What to work on =>
Report how many lines in the records below contain the string "finger". Give only the number.

Material provided =>

— begin —

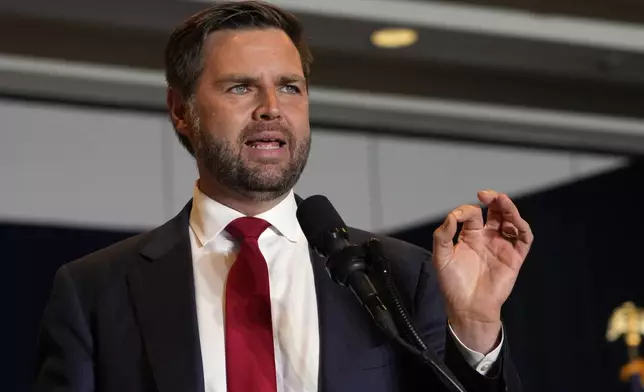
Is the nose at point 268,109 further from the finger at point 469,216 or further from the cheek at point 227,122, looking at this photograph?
the finger at point 469,216

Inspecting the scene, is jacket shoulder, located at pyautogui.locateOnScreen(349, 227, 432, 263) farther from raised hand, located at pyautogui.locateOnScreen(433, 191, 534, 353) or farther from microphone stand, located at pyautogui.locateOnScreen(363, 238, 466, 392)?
microphone stand, located at pyautogui.locateOnScreen(363, 238, 466, 392)

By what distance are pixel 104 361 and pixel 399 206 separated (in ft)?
15.5

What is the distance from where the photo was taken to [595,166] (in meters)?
7.02

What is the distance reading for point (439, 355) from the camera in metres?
1.85

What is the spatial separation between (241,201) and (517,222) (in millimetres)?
472

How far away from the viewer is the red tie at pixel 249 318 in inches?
70.9

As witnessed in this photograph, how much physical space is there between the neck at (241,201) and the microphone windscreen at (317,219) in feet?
0.71

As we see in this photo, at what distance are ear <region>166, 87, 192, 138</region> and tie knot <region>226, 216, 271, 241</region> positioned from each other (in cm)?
21

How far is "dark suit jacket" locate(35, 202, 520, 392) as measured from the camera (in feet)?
5.92

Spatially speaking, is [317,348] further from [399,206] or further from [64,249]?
[399,206]

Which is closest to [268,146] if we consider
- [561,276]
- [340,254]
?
[340,254]

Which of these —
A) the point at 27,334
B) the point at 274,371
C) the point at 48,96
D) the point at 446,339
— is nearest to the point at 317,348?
the point at 274,371

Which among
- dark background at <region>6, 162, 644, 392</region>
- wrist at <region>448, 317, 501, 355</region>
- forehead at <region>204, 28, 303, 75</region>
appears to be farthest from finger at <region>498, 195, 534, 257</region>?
dark background at <region>6, 162, 644, 392</region>

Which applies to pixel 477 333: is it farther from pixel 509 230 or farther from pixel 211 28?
pixel 211 28
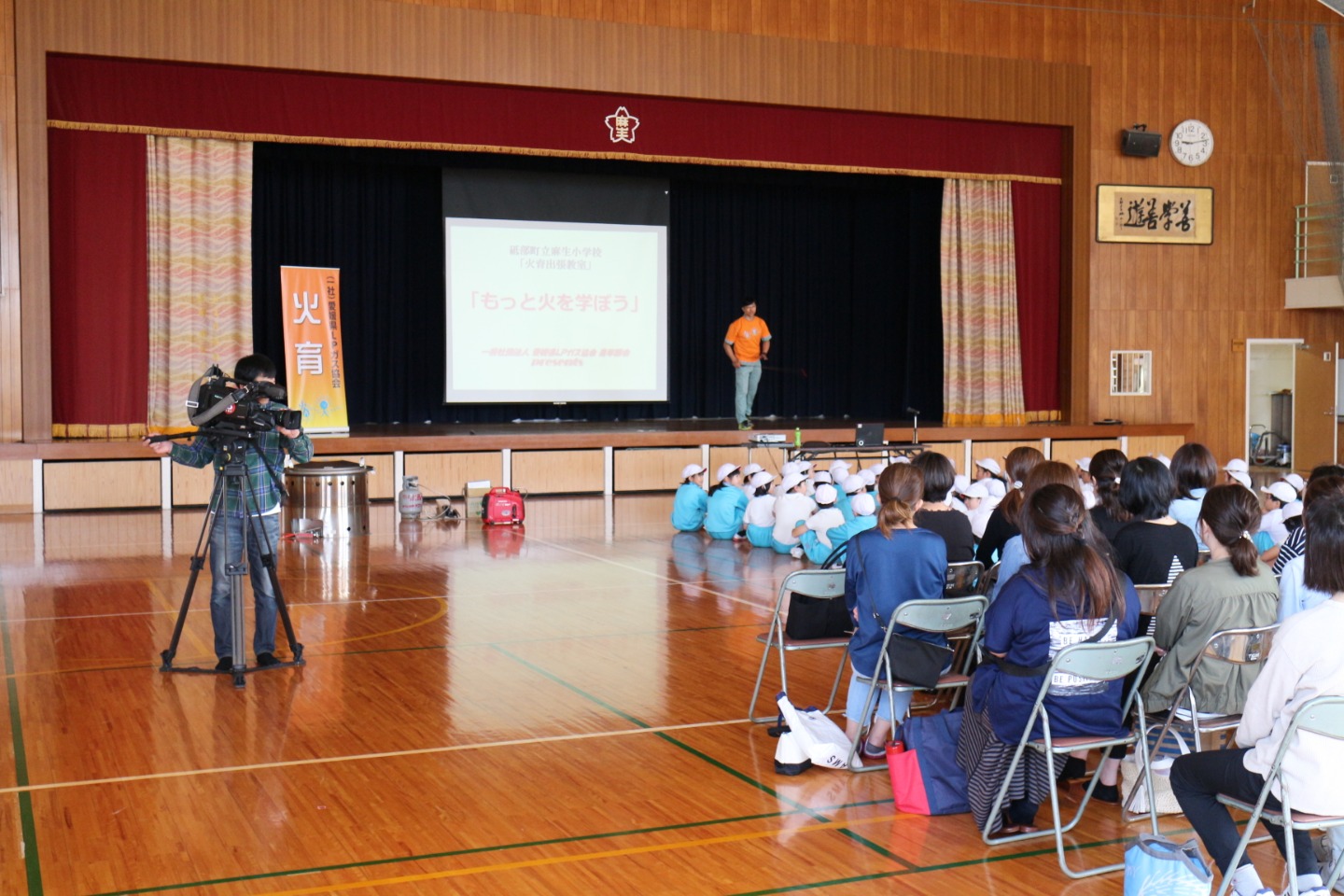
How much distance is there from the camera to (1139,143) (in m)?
17.1

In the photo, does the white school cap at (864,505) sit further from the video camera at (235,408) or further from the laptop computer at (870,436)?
the laptop computer at (870,436)

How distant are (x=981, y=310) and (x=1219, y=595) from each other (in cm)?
1314

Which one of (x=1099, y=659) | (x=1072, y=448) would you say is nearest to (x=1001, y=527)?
(x=1099, y=659)

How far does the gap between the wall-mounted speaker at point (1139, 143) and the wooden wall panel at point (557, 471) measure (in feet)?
26.4

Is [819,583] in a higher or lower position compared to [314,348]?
lower

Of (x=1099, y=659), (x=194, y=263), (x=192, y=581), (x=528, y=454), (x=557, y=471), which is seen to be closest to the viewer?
(x=1099, y=659)

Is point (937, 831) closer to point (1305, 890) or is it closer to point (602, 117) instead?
point (1305, 890)

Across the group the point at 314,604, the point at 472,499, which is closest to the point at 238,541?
the point at 314,604

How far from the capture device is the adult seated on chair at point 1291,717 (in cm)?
332

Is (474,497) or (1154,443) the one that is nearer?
(474,497)

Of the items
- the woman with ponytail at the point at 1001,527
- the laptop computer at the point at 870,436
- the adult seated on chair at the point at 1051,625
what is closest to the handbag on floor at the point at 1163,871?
the adult seated on chair at the point at 1051,625

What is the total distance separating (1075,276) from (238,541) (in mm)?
13212

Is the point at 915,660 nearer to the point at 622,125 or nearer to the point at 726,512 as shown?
the point at 726,512

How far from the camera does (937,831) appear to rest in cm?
432
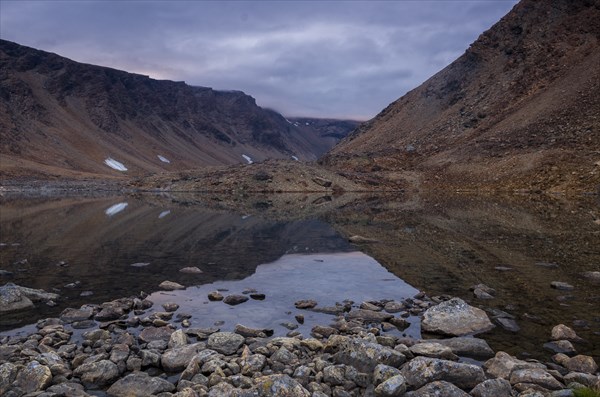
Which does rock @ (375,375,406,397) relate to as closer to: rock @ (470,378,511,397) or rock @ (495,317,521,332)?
rock @ (470,378,511,397)

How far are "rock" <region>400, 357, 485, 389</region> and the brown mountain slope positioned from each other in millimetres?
60950

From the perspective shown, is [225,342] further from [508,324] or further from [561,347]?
[561,347]

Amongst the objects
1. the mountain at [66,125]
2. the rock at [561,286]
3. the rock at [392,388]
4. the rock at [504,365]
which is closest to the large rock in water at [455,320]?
the rock at [504,365]

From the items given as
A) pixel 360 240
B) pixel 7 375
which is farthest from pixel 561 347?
pixel 360 240

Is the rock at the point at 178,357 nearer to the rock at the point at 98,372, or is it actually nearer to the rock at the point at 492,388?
the rock at the point at 98,372

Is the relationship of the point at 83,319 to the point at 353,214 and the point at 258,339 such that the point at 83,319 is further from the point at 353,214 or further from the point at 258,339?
the point at 353,214

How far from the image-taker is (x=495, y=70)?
349 ft

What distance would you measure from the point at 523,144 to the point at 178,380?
249 feet

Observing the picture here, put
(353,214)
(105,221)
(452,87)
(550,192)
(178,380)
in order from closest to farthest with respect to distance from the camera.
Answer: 1. (178,380)
2. (105,221)
3. (353,214)
4. (550,192)
5. (452,87)

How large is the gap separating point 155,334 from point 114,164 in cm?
14971

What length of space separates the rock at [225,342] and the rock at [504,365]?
4.92 metres

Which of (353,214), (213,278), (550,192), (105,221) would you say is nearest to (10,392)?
(213,278)

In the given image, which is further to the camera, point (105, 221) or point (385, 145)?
point (385, 145)

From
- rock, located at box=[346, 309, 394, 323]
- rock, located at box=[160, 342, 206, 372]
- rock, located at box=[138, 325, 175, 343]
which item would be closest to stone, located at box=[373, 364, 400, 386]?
rock, located at box=[160, 342, 206, 372]
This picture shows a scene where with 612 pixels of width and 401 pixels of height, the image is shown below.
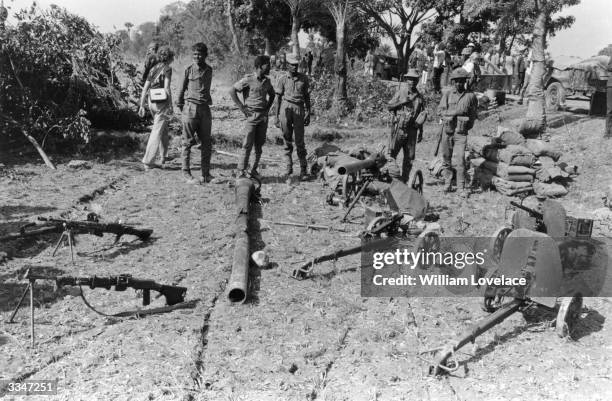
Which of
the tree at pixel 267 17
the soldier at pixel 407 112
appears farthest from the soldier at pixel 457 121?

— end —

Task result =>
3